Precision, Accuracy, and Resolution

Dave Tutelman  --  December 23, 2007

Too many people use the terms "precision" and "accuracy" interchangeably. They shouldn't. Precision and accuracy are completely different concepts. Let's explore what they really mean, and how to tell the difference. While we're at it, we will also throw in "resolution", which is also too-often confused with precision.

This article first distinguishes between resolution and precision, then between precision and accuracy. In each case, we will start with an example chosen to make the point clear, then take one or two examples from clubmaking measurement to show why it's important to clubmakers.

Precision vs Resolution

First the definitions:
  • Resolution is the fineness to which an instrument can be read.
  • Precision is the fineness to which an instrument can be read repeatably and reliably.
There is a difference. Let's see it with an example.

Here are two stopwatches. One is analog and the other is digital. Both are manually actuated; this is an important point in the distinction.

First, let's look at the resolution of the two stopwatches:
  • The analog stopwatch has to be viewed on its dial. If you look closely, you can relate the big hand to the smallest tick-mark on the big dial. That tickmark is a tenth of a second. The best a good eye can do is resolve a reading to 1/10 second, which is therefore the resolution of the stopwatch.
  • The digital stopwatch has two digits beyond the seconds, so it subdivides time in hundredths of a second. Since it is easy to read to 1/100 of a second, that is its resolution.
So there is a substantial difference between the watches in resolution -- a power of ten, from 1/10 to 1/100 second.

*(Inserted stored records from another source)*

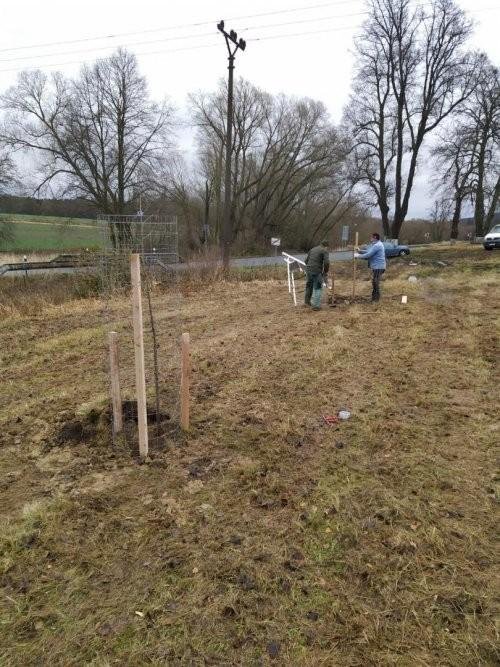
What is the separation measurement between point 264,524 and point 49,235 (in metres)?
41.1

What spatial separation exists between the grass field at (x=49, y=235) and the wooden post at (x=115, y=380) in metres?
22.4

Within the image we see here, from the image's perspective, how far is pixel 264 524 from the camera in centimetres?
291

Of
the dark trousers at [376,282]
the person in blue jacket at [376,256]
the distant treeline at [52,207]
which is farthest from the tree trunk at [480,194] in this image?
the distant treeline at [52,207]

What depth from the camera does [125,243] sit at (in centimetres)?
542

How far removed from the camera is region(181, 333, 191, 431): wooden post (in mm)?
3912

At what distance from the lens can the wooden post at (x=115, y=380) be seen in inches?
151

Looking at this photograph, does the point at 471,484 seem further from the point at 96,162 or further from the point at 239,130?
the point at 239,130

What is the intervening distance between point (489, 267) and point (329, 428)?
15349mm

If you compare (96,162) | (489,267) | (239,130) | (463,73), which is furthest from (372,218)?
(489,267)

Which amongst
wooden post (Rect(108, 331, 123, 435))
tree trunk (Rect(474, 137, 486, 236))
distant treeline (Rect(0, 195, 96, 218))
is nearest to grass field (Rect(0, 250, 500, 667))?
wooden post (Rect(108, 331, 123, 435))

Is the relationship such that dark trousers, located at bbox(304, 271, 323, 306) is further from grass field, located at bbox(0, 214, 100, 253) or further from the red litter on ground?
grass field, located at bbox(0, 214, 100, 253)

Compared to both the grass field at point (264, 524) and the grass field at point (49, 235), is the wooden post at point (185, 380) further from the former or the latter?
the grass field at point (49, 235)

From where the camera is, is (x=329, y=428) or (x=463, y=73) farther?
(x=463, y=73)

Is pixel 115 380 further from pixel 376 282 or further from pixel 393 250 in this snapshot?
Result: pixel 393 250
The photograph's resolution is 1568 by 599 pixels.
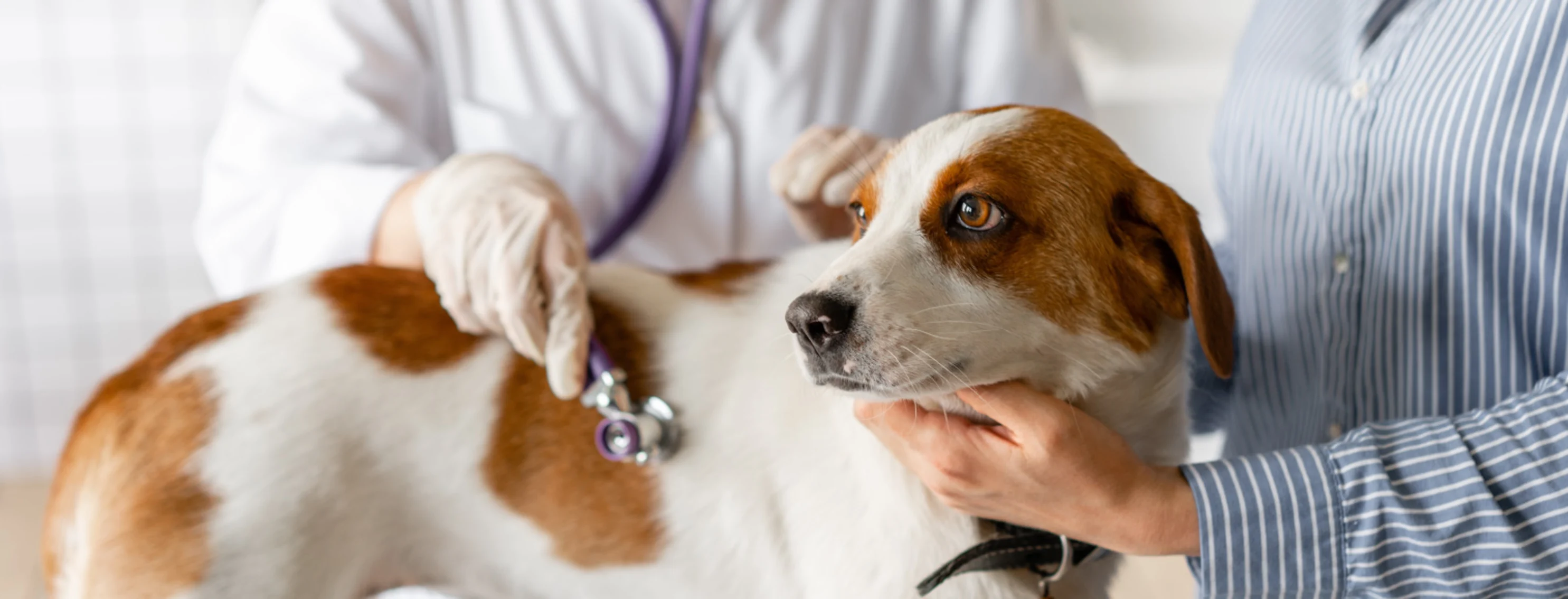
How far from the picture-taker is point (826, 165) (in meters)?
1.13

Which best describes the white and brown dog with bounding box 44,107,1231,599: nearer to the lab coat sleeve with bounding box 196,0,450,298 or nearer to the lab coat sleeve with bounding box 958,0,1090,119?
Answer: the lab coat sleeve with bounding box 196,0,450,298

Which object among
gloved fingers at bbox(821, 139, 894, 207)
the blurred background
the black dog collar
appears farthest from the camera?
the blurred background

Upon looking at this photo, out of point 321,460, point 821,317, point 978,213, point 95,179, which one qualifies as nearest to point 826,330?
point 821,317

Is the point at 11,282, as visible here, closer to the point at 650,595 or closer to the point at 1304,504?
the point at 650,595

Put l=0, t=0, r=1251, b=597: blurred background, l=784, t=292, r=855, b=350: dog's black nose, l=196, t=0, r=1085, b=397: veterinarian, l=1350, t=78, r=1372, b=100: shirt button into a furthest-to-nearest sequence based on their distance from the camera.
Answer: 1. l=0, t=0, r=1251, b=597: blurred background
2. l=196, t=0, r=1085, b=397: veterinarian
3. l=1350, t=78, r=1372, b=100: shirt button
4. l=784, t=292, r=855, b=350: dog's black nose

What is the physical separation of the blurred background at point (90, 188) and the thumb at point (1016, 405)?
1641 mm

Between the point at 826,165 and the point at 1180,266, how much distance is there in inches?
16.2

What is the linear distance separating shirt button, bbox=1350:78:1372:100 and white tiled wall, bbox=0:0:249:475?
2.51 metres

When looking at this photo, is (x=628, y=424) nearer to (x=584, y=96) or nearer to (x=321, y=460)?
(x=321, y=460)

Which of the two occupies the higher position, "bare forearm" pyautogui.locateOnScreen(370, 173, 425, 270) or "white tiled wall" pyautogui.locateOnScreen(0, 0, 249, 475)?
"bare forearm" pyautogui.locateOnScreen(370, 173, 425, 270)

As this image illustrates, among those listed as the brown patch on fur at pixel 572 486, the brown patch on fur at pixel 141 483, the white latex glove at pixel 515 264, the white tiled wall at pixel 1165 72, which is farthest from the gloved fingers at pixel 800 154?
the white tiled wall at pixel 1165 72

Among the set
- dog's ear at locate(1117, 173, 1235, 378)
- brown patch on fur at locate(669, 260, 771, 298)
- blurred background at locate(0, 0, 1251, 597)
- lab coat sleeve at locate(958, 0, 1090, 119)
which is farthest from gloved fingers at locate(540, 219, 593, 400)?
blurred background at locate(0, 0, 1251, 597)

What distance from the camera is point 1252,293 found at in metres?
1.18

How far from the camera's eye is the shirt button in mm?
994
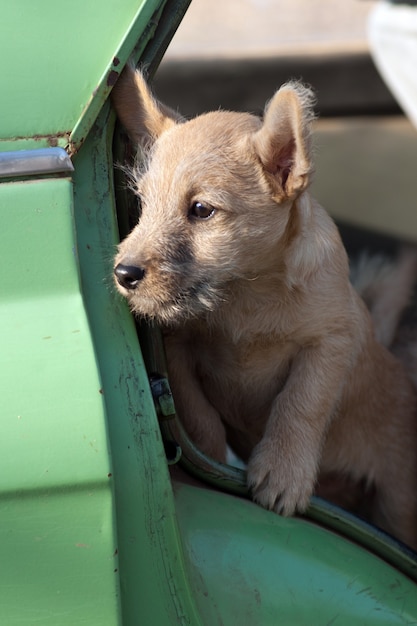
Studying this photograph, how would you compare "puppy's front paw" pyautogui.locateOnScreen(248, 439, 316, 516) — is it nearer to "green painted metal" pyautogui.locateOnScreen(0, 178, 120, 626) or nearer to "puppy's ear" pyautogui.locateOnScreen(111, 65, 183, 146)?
"green painted metal" pyautogui.locateOnScreen(0, 178, 120, 626)

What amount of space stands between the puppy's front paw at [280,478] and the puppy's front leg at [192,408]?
129 mm

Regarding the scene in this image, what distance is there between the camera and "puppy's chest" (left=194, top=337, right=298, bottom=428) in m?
2.48

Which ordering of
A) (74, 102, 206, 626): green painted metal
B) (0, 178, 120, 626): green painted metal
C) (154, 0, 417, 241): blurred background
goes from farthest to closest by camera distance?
(154, 0, 417, 241): blurred background → (74, 102, 206, 626): green painted metal → (0, 178, 120, 626): green painted metal

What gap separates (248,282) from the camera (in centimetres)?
240

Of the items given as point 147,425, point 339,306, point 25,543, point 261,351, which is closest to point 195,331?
point 261,351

What about the precision? Precision is reliable, repeatable measurement. The total measurement system includes the human that activates the watch in either case. And experiments have shown that a human takes about 1/10 of a second to react to a stimulus and turn it into a button press. So...
  • The analog stopwatch has a precision of about 1/10 second. Both the resolution and the stimulus-response time of the human are 1/10 second.
  • The digital stopwatch also has a precision of 1/10 of a second. This is a surprise! After all, the watch has a resolution of 1/100 second. But, because of the human reaction time, the hundredths digit is not reliable. If you measured precisely-known elapsed times with this arrangement, you would find the last digit's value to be almost random. There is a spread of about 1/10 of a second in the measured times due to the human factor. So it is repeatable to only 1/10 second.
Analog stopwatch
Digital stopwatch

This raises an important point. The advent of digital instrumentation gave rise to a mindset that equated resolution with precision. Digital readouts make it very easy to see what the resolution of an instrument was. Most people simply assume, "Hey, the guys who designed this made it to read to five digits, so it must be good to five digits!" Whatever "good" means. Resolution? Yes. Precision? Well, maybe.

How about a few real-life examples from clubmaker's instruments.

Digital Scales

In my article about testing digital scales, I warn about measuring the same weight twice in a row. That is because some manufacturers of digital scales realized that their precision was not up to their resolution. For instance, the resolution might be 1 gram; but they were not able, without significant added expense, to get the precision below 3 grams. Instead of cutting the resolution to 3 grams -- which would also be honest but expensive-- and potentially confusing -- they just left the resolution at one gram.

But they realized that customers might be annoyed by discovering this unfortunate fact of life. So they came up with a "cheater circuit" that recognizes if the load being weighed is within 3 grams (or maybe 5 grams, just to be safe) of the last thing weighed. If so, then just display the previous answer, instead of what you actually got this time. So, if you are trying to determine the repeatability of your scale, be sure to "cleanse the palate" with a completely different weight between weighings.

Frequency Meter

Typically, a clubmaker's frequency meter has a resolution of 1cpm. But John Kaufman has made a version of his very successful Club Scout frequency meter, with a resolution of 1/10 of a cpm (0.1cpm). It is reasonable to ask, what is its precision?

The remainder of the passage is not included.